The shape of the dice can be found by searching for public designs or just copying my sharp edge dice design. The numbers were originally individual image files that were then converted to SVG file format. Here’s how I applied custom fonts:
Let’s get started
Using the number 8 as an example, I used Google Fonts to view my preferred font design in the largest font size available. Explanation for the large font size coming up:
I used Photoshop but thought instructions using a screenshot to capture the number as an image file would work for most – this is why a large font size is recommended. You can then take screenshot of the Google Fonts page using the instructions from https://snag.gy/ to capture number in the style you prefer, then save the cropped number to the computer. Do this for every single number or image:
The next step will be to convert the images ( number ) into a format that TinkerCad can read as a 3D object. If you’re not comfortable converting the file in Adobe Illustrator, you can use Online-Convert.com’s SVG image converter:
You should have an SVG file for each of the numbers by now. Next, you’ll have to Import the SVG files to the Workplane then add the item/number your Part Collection. Both of these steps can be done in the right sidebar in TinkerCad:
Import the SVG for a number and resize it:
Add the object to your Part Collection to use the object for the sides of other dice:
Now, it’s time to add your number to the side of a die.
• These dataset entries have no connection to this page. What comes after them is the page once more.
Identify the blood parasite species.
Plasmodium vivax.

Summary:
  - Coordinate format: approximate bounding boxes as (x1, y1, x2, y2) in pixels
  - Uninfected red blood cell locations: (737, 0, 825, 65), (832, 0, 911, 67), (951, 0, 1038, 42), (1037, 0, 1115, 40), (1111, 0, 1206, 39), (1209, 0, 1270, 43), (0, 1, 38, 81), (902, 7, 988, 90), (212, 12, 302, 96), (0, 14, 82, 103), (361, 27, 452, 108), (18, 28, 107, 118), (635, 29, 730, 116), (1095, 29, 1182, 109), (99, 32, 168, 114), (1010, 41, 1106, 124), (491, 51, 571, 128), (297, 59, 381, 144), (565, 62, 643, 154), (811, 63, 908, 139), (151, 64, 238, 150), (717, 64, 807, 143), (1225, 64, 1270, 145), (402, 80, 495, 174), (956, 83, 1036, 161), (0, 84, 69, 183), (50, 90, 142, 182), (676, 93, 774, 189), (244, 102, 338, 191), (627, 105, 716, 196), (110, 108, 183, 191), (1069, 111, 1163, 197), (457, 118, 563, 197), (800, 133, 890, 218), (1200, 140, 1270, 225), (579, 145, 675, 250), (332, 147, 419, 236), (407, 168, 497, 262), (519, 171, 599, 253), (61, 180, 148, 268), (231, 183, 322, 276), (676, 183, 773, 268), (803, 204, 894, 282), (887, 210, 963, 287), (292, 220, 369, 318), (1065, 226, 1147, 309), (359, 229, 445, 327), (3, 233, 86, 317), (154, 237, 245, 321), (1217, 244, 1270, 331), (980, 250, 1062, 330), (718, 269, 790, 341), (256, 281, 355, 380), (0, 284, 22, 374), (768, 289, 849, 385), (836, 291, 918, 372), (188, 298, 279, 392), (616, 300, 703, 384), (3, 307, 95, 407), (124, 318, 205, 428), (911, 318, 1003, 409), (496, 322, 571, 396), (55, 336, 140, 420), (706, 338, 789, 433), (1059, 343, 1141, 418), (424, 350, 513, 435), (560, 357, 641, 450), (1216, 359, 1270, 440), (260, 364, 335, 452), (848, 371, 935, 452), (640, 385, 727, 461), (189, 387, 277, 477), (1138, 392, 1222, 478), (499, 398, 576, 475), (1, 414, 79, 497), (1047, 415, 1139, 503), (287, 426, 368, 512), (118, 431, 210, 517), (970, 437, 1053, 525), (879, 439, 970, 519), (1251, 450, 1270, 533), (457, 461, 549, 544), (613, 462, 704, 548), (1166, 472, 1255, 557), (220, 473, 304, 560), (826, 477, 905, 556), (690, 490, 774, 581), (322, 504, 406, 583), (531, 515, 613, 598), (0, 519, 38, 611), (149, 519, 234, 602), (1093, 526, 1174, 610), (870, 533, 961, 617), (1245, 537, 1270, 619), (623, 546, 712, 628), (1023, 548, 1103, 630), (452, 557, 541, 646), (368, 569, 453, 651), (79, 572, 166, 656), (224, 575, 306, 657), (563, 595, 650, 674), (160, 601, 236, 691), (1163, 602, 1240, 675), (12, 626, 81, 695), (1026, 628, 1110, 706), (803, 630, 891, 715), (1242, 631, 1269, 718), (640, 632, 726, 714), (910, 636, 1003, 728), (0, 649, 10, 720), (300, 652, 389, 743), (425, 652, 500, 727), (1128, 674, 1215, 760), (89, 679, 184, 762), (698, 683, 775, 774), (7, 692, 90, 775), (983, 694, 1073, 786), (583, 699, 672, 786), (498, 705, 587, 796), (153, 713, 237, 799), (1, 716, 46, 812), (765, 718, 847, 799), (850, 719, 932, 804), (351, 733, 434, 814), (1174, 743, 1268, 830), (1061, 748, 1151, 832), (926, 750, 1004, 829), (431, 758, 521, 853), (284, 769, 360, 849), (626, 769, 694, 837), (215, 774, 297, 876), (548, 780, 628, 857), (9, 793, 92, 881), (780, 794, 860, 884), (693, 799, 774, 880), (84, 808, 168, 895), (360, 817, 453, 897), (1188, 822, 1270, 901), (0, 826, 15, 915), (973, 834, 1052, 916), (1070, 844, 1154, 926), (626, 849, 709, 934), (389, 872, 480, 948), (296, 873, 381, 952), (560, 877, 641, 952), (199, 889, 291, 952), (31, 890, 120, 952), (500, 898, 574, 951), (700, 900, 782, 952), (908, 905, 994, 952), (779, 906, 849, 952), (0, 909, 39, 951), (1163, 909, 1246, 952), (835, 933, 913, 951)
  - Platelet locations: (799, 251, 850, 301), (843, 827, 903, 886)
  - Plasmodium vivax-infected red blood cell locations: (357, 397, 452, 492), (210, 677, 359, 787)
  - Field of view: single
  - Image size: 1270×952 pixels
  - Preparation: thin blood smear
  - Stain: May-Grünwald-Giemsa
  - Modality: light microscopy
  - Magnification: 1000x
It was easiest to work with an object when it’s centered on the Workplane. Using the recommendation from this post, I used the ruler tool to center another object and use it to align the piece I was working on to the center:
With one side ready, move your Workplane to that side and drag your object to it. This is where you can set the angle, depth and thickness of the number. The thickness is not important and ignored after the object has been converted into a hole – the number will have to be set to “hole” so the depth will be applied when it’s grouped with the side. Here I set Snap Grid to .5mm, the size to 9mm:
I then centered the object to the side I was working on:
Turned the objects angle to match my preferred angle:
Changed the thickness to 2mm ( not important and any number greater than 1mm will do ), the depth to -0.5mm, and finally make the object a hole before grouping it all together:
After making the object a hole, and setting its size, angle, and depth, you can now group it with all other numbers and sides to see the completed side:
It took me a bit to get used to the snap grid reverting each time the page loaded and I was not as quick in my first few hours as I am now. You may not be either but like all things, you’ll get better with practice. 😃
Printing custom dice
Once all dice are done, you can highlight each object to save individual objects per file or highlight all objects and export the objects as one file:
Now, you can use these instructions to make your own custom dice or download the compressed STL file from my TinkerCad design and have your dice printed at Shapeways for around $70 US.
Here is how they turned out compared to a Chessex set, up polished, and a coffee stain:
Side View
I think the sightly large size allows for more flexibility to showcase some mad resin skills!
Dice size chart for my sharp ass dice:
- D8 – 28mm (from tip to tip)
- D6 – 16mm
- D10/D% – 28mm (from tip to tip vertical)
- D12 -19mm
- D4 20mm
- D20 -21mm
Resizing them will take some knowhow with TinkerCad as you’ll have to tilt the dice measured from tip-to-tip from their flat surfaces. Either way, I hope this write up was a help.